Google’s conversational artificial intelligence system, AMIE, was found to safely conduct pre-visit medical interviews and generate diagnostic insights comparable to those of physicians during a real-world urgent care trial with 100 patients, according to a Mar. 12 report. The study offers an early look at how AI assistants could be integrated into clinical workflows.
The findings are significant as healthcare systems worldwide face shortages of primary care physicians and increasing physician burnout. Researchers are exploring digital solutions like large language models (LLMs) to help ease these pressures.
In the prospective feasibility study published on the arXiv preprint server, AMIE conducted secure text-based chats with adult patients scheduled for non-emergency urgent care visits at Healthcare Associates within Beth Israel Deaconess Medical Center. The AI gathered patient histories by adapting its questions dynamically based on suspected conditions and information gaps. All interactions were supervised in real time by a board-certified internal medicine physician.

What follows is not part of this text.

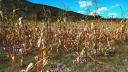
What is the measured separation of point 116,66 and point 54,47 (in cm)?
224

After each intake session, participants completed surveys about their experience. A summary of the chat transcript and an automatically generated clinical summary were sent to the clinician ahead of the patient’s visit. Eight weeks later, an independent panel of physicians performed a blinded chart review comparing management plans from both AMIE and human clinicians against finalized clinical assessments documented after follow-up.
The primary safety outcome showed that AMIE operated safely under supervision; no safety stops were triggered during any of the 100 interactions, though minor clarifications were sometimes provided by supervising physicians. Patient trust in medical AI improved significantly after interacting with the chatbot, as measured by survey scores on the General Attitudes toward AI Scale (GAAIS).
Blinded evaluators found no significant difference between AMIE and human clinicians in terms of overall quality of differential diagnoses or appropriateness and safety of proposed management plans. However, human clinicians outperformed AMIE when it came to designing practical and cost-effective management plans—likely due to their greater access to contextual patient information and real-world healthcare constraints not available to the AI during this study.
The researchers concluded that conversational diagnostic AI can safely gather clinical histories from real patients in busy clinics when used under supervision. While not ready for autonomous practice, such systems may serve as collaborative tools alongside physicians. The authors note that larger multi-site studies are needed to confirm these results across more diverse populations.